Unsplittable Transshipments
Srinwanti Debgupta, Sarah Morell, Martin Skutella
TL;DR
We address unsplittable transshipments, a multi-source, multi-sink generalization of SSUF, and show how to efficiently transform any feasible fractional transshipment into an unsplittable one with per-arc increase bounded by the maximum sink/source demand $d_{\max}$. Building on the DGG framework, we develop a Modified DGG algorithm that preserves source supplies by using a super-source and by splitting sinks within singular digraphs, ensuring confluence and a tree-like source–sink bipartite structure. The analysis proves structural invariants, confluence of routing, and a bound $y_a < x_a + d_{\max}$; it also derives bounds on the number of paths and identifies the cost of enforcing confluence, plus results on routing in rounds and maximum routable demand under additional assumptions.

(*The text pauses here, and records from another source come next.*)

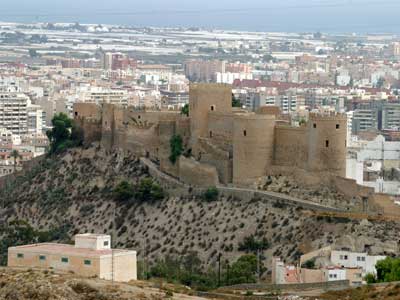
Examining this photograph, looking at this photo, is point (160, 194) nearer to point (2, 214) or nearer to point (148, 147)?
point (148, 147)

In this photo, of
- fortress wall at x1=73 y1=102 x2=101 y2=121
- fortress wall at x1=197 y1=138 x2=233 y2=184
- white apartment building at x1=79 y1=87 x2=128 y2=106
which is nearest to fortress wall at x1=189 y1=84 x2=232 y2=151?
fortress wall at x1=197 y1=138 x2=233 y2=184

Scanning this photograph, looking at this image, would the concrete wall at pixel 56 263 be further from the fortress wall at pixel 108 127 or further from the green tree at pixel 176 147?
the fortress wall at pixel 108 127

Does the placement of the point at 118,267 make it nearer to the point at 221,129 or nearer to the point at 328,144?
the point at 328,144

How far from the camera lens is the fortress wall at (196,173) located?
47469 millimetres

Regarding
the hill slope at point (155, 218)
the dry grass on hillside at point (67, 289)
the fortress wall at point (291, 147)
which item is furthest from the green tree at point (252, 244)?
the dry grass on hillside at point (67, 289)

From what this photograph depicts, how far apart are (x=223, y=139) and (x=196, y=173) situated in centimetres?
111

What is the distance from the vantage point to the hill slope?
42.8 meters

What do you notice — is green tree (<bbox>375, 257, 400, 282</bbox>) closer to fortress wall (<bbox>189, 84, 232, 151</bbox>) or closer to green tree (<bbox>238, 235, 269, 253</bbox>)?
green tree (<bbox>238, 235, 269, 253</bbox>)

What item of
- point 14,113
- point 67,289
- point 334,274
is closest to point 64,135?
point 334,274

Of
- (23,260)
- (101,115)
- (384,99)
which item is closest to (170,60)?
(384,99)

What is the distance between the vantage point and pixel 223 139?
157 ft

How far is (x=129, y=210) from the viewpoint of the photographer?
4941cm

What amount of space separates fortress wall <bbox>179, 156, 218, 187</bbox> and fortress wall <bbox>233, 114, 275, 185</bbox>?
1.20 m

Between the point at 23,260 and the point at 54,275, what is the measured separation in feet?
9.98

These results extend the reach of unsplittable flow techniques to more realistic, multi-source networks, with implications for logistics and transport where splitting a commodity is impractical, and establish a foundation for further exploration of bounds, hardness, and k-splittable variants.
Abstract
We introduce the Unsplittable Transshipment Problem in directed graphs with multiple sources and sinks. An unsplittable transshipment routes given supplies and demands using at most one path for each source-sink pair. Although they are a natural generalization of single source unsplittable flows, unsplittable transshipments raise interesting new challenges and require novel algorithmic techniques. As our main contribution, we give a nontrivial generalization of a seminal result of Dinitz, Garg, and Goemans (1999) by showing how to efficiently turn a given transshipment $x$ into an unsplittable transshipment $y$ with $y_a<x_a+d_{\max}$ for all arcs $a$, where $d_{\max}$ is the maximum demand (or supply) value. Further results include bounds on the number of rounds required to satisfy all demands, where each round consists of an unsplittable transshipment that routes a subset of the demands while respecting arc capacity constraints.